Steve: I realize now, I had a rotator cuff repair a few years ago, and so you spend, you know, six-months regaining function of your shoulder. And I got a real appreciation for how frustrating it is, I mean you adapt because we’re humans and that’s what we do, and we’re realists, so we say, okay I don’t have my shoulder, so I’ll just figure out some other way to do it. But you learn that, wow my legs and hips get me there, but my shoulder allows me to do most everything else. And you start looking at things you are incapable of doing and you realize, you understand what the different parts of our body, it gives you kind of an evolutionary appreciation.

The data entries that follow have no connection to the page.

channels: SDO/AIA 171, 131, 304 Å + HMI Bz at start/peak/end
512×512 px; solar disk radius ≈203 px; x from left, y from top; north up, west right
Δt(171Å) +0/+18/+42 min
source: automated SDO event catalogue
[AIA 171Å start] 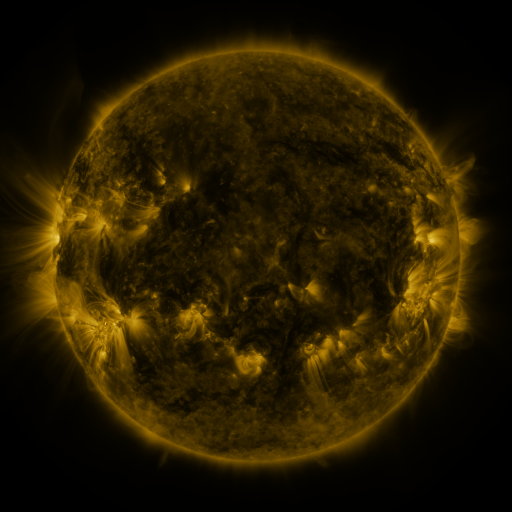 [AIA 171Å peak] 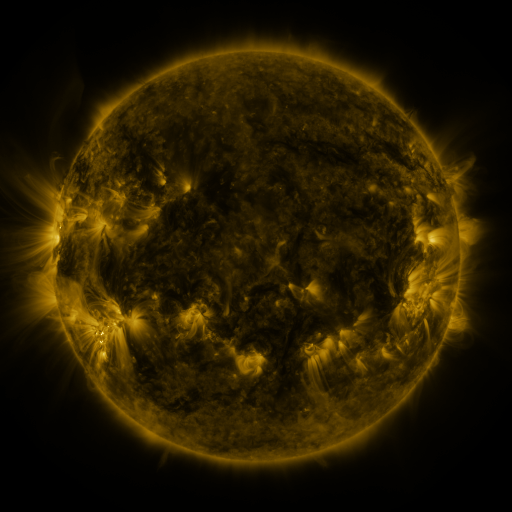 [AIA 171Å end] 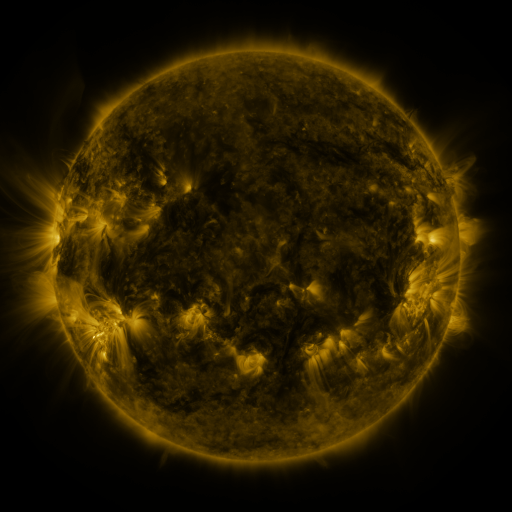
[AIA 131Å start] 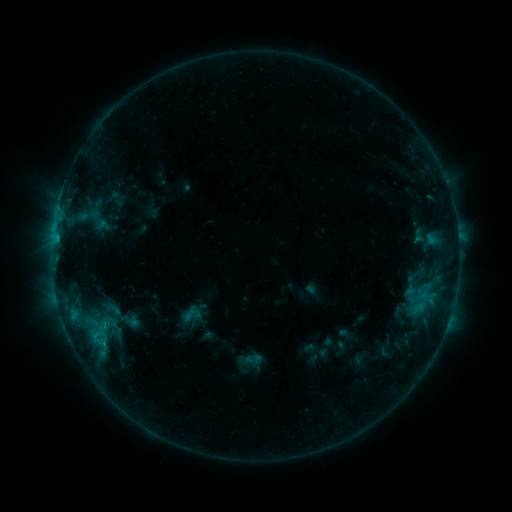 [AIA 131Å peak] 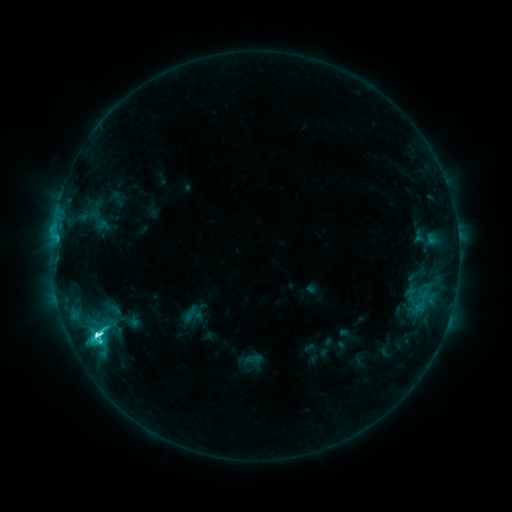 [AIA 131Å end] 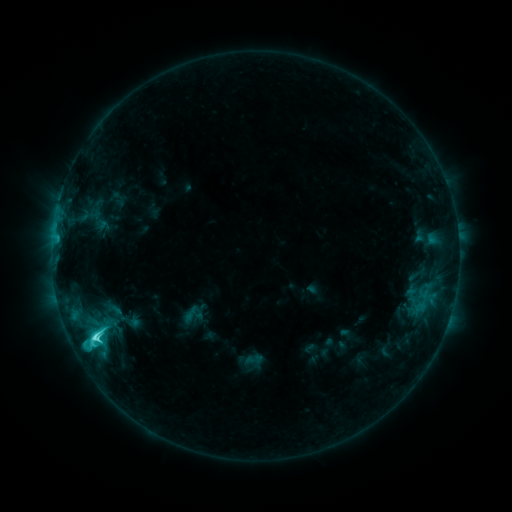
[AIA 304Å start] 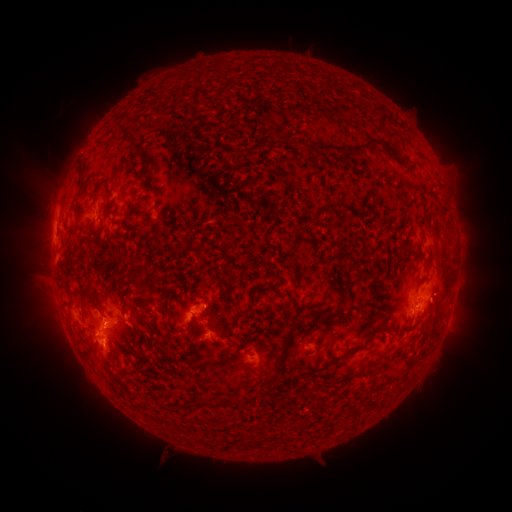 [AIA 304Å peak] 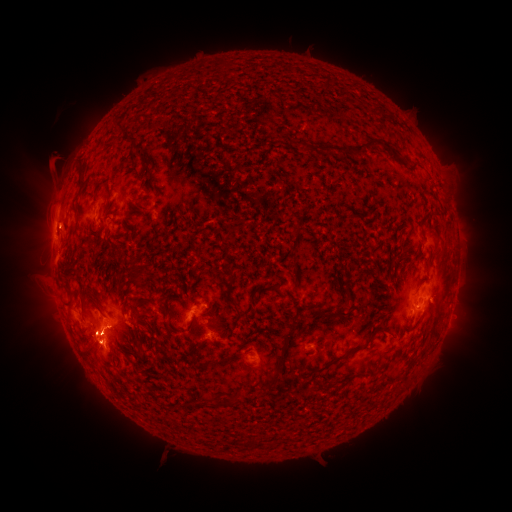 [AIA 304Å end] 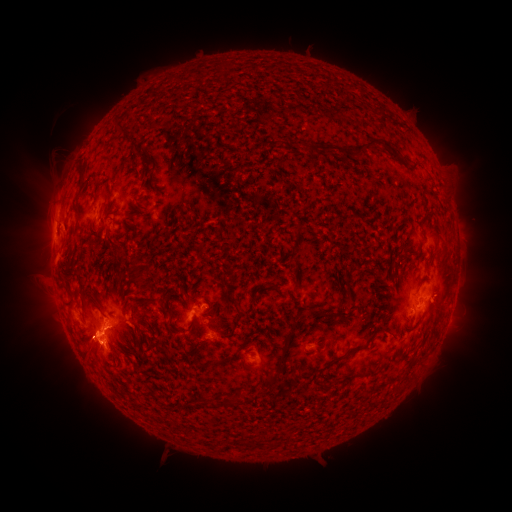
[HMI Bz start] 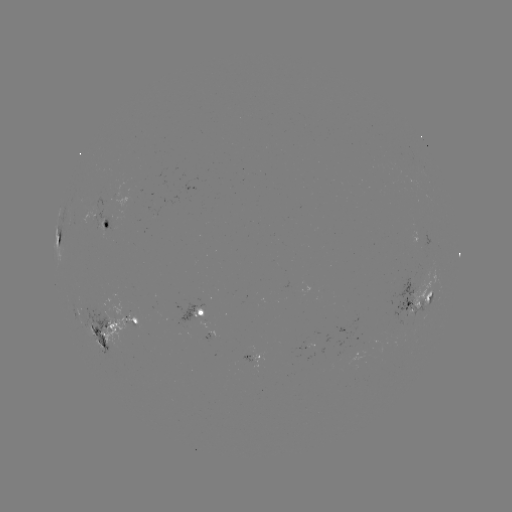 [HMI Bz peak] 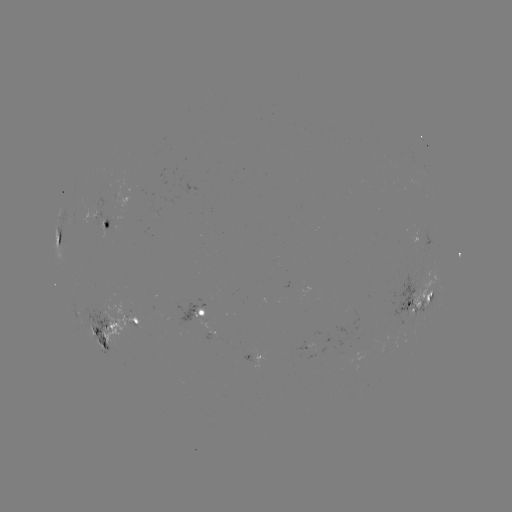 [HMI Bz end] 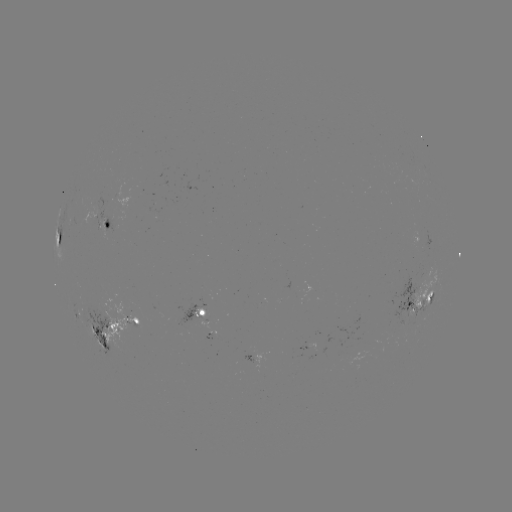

Steve: Okay first I have to ambulate to get there, then I have shoulders and hands and elbows to do the fine motor skills. Like you start realizing, okay I can do some things, but I can’t do other things, and it’s, I don’t know. We should all have to do six-weeks in a sling just to get a better appreciation.
Sarah: Steve also pointed out that the need for the company’s technology is really rooted in an aging population.
Steve: People born today, their life expectancy is somewhere around 120 years. The diseases that we are targeting start showing up in your forties. In the evolution of traditional orthopedics, you are getting an implant at 65 and presumably you are checking out 75, 80. So you have to really rethink the whole thing. You can’t just assume there’s gonna be a single intervention. There probably has to be multiple interventions along the way. So, I think we’re in a great spot where we are. And we’ll have to continue to watch.